Not every politician is in EveryPolitician (yet). We’re currently limiting it to members of national-level legislatures (Parliament/Congress/Assembly).

So, for now, the only Relationship information we provide is the Membership of that Legislature. Popolo has not (yet?) standardised how to model things like this, and unfortunately we’ve seen many different, and largely mutually-exclusive, approaches to that, making it very difficult to write tools that can operate on this sort of information.

So we consistently express all such memberships as a Popolo Membership with the following fields:

  • person: the politician (Person)

  • organization: the Legislature itself (Organization)

  • on_behalf_of: the Parliamentary Group (faction, party) they are a member of (Organization)

  • area: the district or constituency, where appropriate (Area)

  • legislative_period: the Term of office (Event)

  • start_date and/or end_date (if these differ from the start or end of the Term)

(People familiar with Popolo might wonder why we don’t use Posts here. Posts can be useful in some contexts, but in our experience we’ve found that they only really work well in places with single-member constituencies, and we believe that the simplicity of having every legislature expressed in exactly the same way is much more valuable than the benefits of sometimes using Posts.)

What we don’t provide (and why)

There is lots of other very valuable data available on politicians worldwide, and eventually we hope to include much more.

But for now we don’t include anything other than the above — no asset declarations, no memberships of corporate boards, or parliamentary committees, or ministerial positions, etc.

Of course we’re not saying that this data isn’t important — far from it! — just that we haven’t yet worked out how to provide it in a way that is consistent and comparable across all national jurisdictions.
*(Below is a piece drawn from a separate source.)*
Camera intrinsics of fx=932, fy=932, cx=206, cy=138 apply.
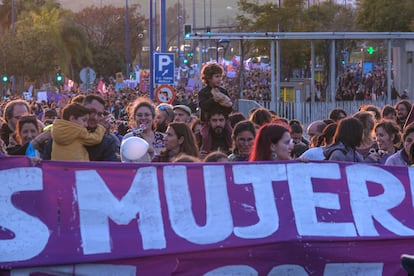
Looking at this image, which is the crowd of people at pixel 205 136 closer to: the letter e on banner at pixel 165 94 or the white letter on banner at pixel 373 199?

As standards or conventions appear around these things, we’ll start to include them, but for now we believe it’s much more important to start with data that can be consistent everywhere.

Wait! EveryPolitician doesn’t tell me who’s President/Prime Minister/Premier?

That’s right – because that’s a role in the executive branch of government, not the legislative branch — and for now we’re only providing legislative information.

In some countries, the head of the government is also member of the legislature, and if so they’ll appear in the data — but simply in the same manner as any other member.

Why don’t you just add a field for “is_leader”, or add an Organisation for the Cabinet?

Yes: we’ve seen people do both of these things — and other things too. And this is an excellent example of why it’s important that data doesn’t solely adhere to a standard, but also that it’s consistent.

We’ve seen about six or seven different ways that some of these things can be expressed, all in perfectly valid Popolo.

Within the context of a single country, each of them makes perfect sense. But because they’re all different, any third-party tool needs to understand how all of them are modelled if it wants to be able to do something with data from multiple different sources.

So we aren’t going to add fields like this until someone works out the best way to do it — in a manner that can work the same way pretty much everywhere, and can cope with all the complexity and idiosyncrasies of all the different ways countries worldwide organise their governance.

If you know how to do that, great! Start a discussion about it on the Popolo tracker, and once there’s consensus we’ll look at adding it.

But doesn’t that make this data incomplete?

Yes it is incomplete, but it’s consistent and useful.

We’re providing a base data set that you can build on. Just because our data doesn’t include a field for who the President is, that doesn’t mean that your application can’t store that separately.

But I already have complete, rich data for my country’s representatives.

You probably don’t need EveryPolitician’s data then. But you could help others.